Après trois gorgées de cette chaude, visqueuse, et boueuse tisane qui passe, dans les tavernes de Londres, pour une décoction de la graine du caféier, Gédéon comprit qu'il y avait tout au moins un point sur lequel aucune hésitation n'était possible pour lui. La chose avait à être réglée sans le secours de la police! Mais encore avait-elle à être réglée d'une façon quelconque et sans retard. De nouveau Gédéon se demanda ce qu'aurait fait Robert Skill: que peut faire un homme d'honneur pour se débarrasser d'un cadavre honorablement acquis? Aller le déposer au coin de la rue voisine? c'était soulever dans le cœur des passants une curiosité désastreuse. Le jeter dans une des cheminées de la ville? toute sorte d'obstacles matériels rendaient une telle entreprise presque impraticable. Lancer le corps par la portière d'un wagon, ou bien du haut de l'impériale d'un omnibus: hélas! il n'y fallait point penser. Amener le corps sur un yacht et le noyer ensuite, oui, cela se concevait déjà mieux: mais que de dépenses, pour un homme de ressources restreintes! La location du yacht, l'entretien de l'équipage, tout cela aurait été ruineux même pour un capitaliste. Soudain, Gédéon se rappela les pavillons, en forme de bateaux, qu'il avait vus la veille sur la Tamise. Et ce souvenir fut pour lui un trait de lumière.

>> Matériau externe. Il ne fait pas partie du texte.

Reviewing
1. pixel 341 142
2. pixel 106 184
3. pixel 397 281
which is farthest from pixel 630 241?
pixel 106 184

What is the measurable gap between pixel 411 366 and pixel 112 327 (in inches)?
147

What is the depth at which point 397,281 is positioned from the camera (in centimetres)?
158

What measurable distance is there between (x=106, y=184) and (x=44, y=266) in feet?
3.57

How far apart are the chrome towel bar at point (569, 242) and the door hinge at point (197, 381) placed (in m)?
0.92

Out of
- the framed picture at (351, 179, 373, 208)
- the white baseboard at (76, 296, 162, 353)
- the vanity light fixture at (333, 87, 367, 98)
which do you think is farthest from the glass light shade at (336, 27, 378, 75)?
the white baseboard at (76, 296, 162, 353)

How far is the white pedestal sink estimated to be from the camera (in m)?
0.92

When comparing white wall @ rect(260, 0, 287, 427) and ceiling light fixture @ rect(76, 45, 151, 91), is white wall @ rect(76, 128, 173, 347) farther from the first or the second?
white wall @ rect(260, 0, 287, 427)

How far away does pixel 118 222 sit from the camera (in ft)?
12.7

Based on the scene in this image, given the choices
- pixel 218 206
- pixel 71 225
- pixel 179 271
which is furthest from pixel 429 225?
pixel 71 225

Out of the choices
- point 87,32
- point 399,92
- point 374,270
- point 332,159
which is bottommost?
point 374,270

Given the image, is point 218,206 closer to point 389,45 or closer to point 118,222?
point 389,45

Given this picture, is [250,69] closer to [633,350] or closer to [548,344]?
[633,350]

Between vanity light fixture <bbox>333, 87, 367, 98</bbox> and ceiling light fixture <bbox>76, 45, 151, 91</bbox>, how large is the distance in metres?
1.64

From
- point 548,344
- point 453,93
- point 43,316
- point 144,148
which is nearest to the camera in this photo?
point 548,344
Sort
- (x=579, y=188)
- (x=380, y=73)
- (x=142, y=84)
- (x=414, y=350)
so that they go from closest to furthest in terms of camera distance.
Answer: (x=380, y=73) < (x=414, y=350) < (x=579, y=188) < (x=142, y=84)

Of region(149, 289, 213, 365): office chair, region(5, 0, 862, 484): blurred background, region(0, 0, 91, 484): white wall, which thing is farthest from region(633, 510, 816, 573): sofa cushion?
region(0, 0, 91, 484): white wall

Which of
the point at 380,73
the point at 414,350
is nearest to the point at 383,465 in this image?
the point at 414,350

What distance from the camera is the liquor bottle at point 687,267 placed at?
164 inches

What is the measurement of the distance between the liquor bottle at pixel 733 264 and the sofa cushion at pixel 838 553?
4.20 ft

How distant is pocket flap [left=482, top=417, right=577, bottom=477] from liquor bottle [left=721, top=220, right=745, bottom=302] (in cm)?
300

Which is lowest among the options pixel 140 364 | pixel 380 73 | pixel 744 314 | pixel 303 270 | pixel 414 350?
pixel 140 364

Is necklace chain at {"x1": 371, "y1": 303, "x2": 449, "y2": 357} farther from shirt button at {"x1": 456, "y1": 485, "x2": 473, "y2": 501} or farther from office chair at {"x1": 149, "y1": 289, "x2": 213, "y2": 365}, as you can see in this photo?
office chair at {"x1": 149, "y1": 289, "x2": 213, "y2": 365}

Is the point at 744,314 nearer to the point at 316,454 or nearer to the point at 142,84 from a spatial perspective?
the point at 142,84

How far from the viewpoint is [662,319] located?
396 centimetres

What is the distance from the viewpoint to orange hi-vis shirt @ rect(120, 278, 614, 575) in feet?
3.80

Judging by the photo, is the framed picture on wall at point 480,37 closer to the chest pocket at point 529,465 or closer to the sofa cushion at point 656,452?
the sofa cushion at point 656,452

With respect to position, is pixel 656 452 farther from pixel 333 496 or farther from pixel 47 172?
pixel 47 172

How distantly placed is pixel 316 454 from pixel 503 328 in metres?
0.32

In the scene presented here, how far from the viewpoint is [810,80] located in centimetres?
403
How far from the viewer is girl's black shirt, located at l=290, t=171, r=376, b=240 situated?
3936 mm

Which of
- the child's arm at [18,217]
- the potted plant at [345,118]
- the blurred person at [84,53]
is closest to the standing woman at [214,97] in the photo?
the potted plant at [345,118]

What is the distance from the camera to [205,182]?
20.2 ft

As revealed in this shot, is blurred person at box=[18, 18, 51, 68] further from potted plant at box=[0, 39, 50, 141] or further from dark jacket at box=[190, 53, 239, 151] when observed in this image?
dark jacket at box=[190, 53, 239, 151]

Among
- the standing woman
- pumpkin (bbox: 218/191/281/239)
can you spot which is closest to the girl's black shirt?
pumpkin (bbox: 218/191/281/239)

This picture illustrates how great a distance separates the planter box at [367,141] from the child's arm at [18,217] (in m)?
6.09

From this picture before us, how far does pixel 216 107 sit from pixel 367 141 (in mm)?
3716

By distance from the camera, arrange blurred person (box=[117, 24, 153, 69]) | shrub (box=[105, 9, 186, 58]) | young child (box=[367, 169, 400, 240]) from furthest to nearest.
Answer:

Un compositeur de musique—appelé, par exemple, Jimson,—pouvait fort bien, comme jadis le musicien immortalisé par Hogarth, souffrir dans son inspiration du tapage de Londres. Il pouvait fort bien être pressé par le temps, pour achever un opéra: par exemple, un opéra-comique intitulé Orange Pekoe; une légère fantaisie chinoise dans le genre du Mikado. Orange Pekoe, musique de Jimson—«le jeune maëstro, un des maîtres les mieux doués de notre nouvelle école anglaise—le ravissant quintette des mandarins, une vigoureuse entrée des batteries, etc., etc.,» d'un seul coup, le personnage complet de Jimson, avec sa musique, se dressa en pied dans l'esprit de Gédéon. Quoi de plus naturel, quoi de plus acceptable, que l'arrivée soudaine de Jimson dans un tranquille village des bords de l'eau, en compagnie d'un grand piano à queue et de la partition inachevée d'Orange Pekoe? La disparition du susdit maëstro, quelques jours plus tard, ne laissant derrière lui qu'un piano, vidé de ses cordes; cela, assurément, paraîtrait moins naturel. Mais cela même ne serait pas tout à fait inexplicable. On pourrait fort bien, en somme, supposer que Jimson, devenu fou par suite des difficultés d'un chœur en double fugue, avait commencé par détruire son piano, et s'était enfin jeté lui-même dans la rivière. N'était-ce pas là, en vérité, une catastrophe tout à fait digne d'un jeune musicien de la nouvelle école?
«Pardieu, il faudra bien que ça marche comme ça! s'écria Gédéon. Jimson va nous tirer d'affaire!»